11 When I was a child, I used to speak like a child, think like a child, reason like a child. When I became a man, I did away with childish things. 1 Corinthians 13:11 (LSB)
When the Lord circumcised my heart in August 2004, I was truly amazed at the level of spiritual discernment that came with that blessing. Leading up to this, God had drawn me ever deeper into our relationship. I had been in a deep, close, intimate walk with Him over a period of several weeks. I was fasting from anything that distracted me from my devotion to Him. I was praying, worshipping, studying my Bible, and researching doctrine, all in obedience to His drawing me to Him….
Just a few days before Labor Day in 2004 I woke up one morning and knew that everything had changed. It was probably the most joyous and humbling experience I have ever had. I realized right then that I no longer cared for anything except to do His will. His glory was paramount. For someone who was had been in bondage to self-focused, flesh oriented, desperate pursuits for self-gratification for over 50 years, this was a genuinely miraculous thing.

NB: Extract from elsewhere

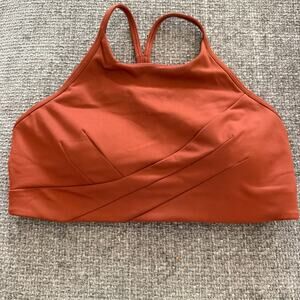 Lululemon Flow Y Wraps Sports Bra-8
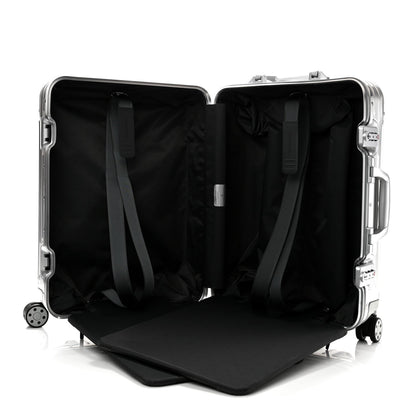 Aluminum Original Cabin Silver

My level of spiritual discernment was beyond any previous experience I have ever had up to that time. I would be right in the middle of a conversation with my pastor and realize that he was completely blind to what I was trying to convey to him. There were a few others at our church who seemed to be on the same path as me. They did understand what I was talking about. There was no fear of the unknown in our little group. We were all terribly excited about the daily changes God was doing in our hearts. The problem was that this little group of sold-out believers was seen as radical and trouble makers at our church. The leadership just could not understand, refusing to believe the truths we were sharing with them were from God. I had one of the men there tell me that I was just excited and would eventually get over it.